◆ Requirements
Rewrite everything from the line containing "Is [719,586] observably" down to the end of the items, changing "bottommost" to "lowest" and keeping all else the same.

◆ Record extracts
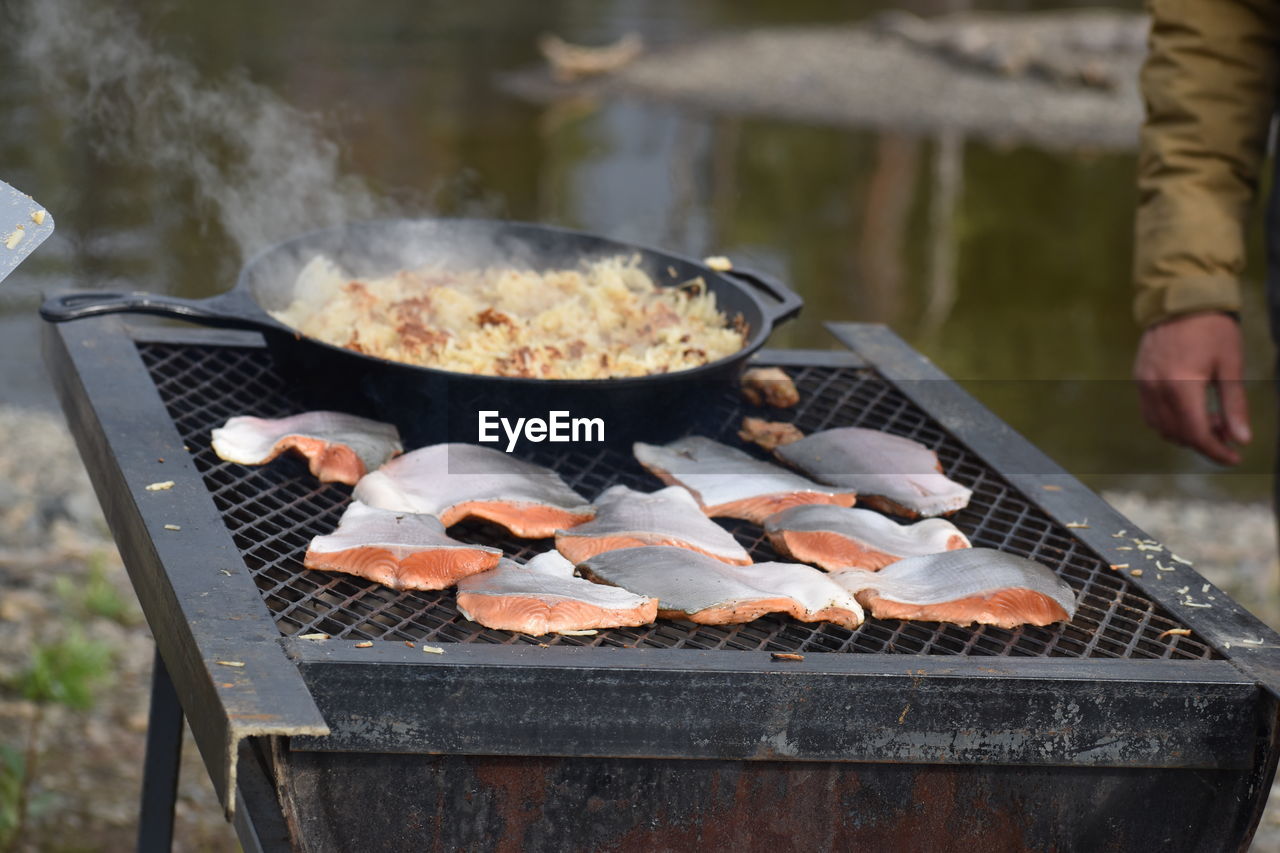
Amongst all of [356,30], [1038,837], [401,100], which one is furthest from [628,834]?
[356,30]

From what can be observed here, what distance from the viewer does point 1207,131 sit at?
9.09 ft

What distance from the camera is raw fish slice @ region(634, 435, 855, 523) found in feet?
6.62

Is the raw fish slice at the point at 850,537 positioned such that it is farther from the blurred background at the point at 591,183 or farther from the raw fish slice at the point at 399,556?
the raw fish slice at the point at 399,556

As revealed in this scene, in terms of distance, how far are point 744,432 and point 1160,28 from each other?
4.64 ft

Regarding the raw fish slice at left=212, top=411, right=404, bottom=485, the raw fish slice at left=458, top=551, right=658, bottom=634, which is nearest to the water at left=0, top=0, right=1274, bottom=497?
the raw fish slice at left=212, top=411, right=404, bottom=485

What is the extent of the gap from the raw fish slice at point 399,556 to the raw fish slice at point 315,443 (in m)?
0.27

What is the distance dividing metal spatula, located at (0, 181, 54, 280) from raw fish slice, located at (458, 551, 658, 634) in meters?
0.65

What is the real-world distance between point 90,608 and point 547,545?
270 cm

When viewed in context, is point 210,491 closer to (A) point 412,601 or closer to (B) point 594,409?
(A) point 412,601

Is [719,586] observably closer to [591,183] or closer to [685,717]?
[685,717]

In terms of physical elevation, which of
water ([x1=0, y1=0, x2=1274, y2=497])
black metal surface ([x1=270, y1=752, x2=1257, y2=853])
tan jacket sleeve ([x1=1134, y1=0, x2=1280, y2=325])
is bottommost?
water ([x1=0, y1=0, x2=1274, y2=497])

◆ Result of this task
Is [719,586] observably closer to [591,183] or closer to [685,717]?
[685,717]

In terms of physical elevation, which of
water ([x1=0, y1=0, x2=1274, y2=497])
black metal surface ([x1=270, y1=752, x2=1257, y2=853])
tan jacket sleeve ([x1=1134, y1=0, x2=1280, y2=325])
is lowest?
water ([x1=0, y1=0, x2=1274, y2=497])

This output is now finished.